Zusätzlich eine Auffrischungsimpfung erhielten inzwischen mindestens
rund 36,8 Millionen Geimpfte oder 44,2 Prozent aller Einwohner. Am
Dienstag wurden rund 714 000 Impfdosen gespritzt.

Für die angestrebte Beschleunigung der Impfungen hat der Bund weitere
fünf Millionen Dosen von Biontech organisiert. Sie sollen ab der
Woche vom 24. Januar zur Verfügung stehen, wie es aus dem
Gesundheitsministerium hieß. Gekauft werden die Dosen aus einem
EU-Kontingent Rumäniens, das sie nicht benötigt. Insgesamt sollen
damit in den drei Wochen vom 17. Januar, 24. Januar und 31. Januar
rund 32 Millionen Dosen zur Verfügung stehen - zwölf Millionen von
Biontech und 20 Millionen von Moderna.

Das Kabinett brachte am Mittwoch den Rechtsrahmen für die geplanten
neuen Corona-Quarantäneregeln auf den Weg. Damit solle künftig
gelten: «Wer geboostert ist, muss selbst als Kontaktperson bei einer
Infektion nicht mehr in Quarantäne», sagte Gesundheitsminister Karl
Lauterbach (SPD). Dies gelte auch für die Omikron-Variante. Damit
machten Booster-Impfungen gleich doppelt Sinn: «Es macht den Alltag
leichter. Und es schützt vor Infektion oder schwerer Erkrankung.»

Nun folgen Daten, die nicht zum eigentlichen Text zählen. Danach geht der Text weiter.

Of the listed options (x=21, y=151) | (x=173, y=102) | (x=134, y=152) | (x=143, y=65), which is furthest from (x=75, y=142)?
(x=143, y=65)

Bund und Länder hatten die Neuregelungen in der vergangenen Woche
grundsätzlich vereinbart. Eine entsprechende Verordnung, die das
Kabinett jetzt beschlossen hat, soll festlegen, welche generellen
Ausnahmen es von einer Quarantäne als Kontaktperson von Infizierten
und von einer Isolation als selbst Infizierter geben kann, wenn man
geimpft oder genesen ist. Die Verordnung soll an diesem Donnerstag in
den Bundestag kommen, am Freitag soll sich der Bundesrat abschließend
damit befassen. In Kraft treten soll sie voraussichtlich am Samstag.
Letztlich umgesetzt werden die Regeln dann von den Ländern.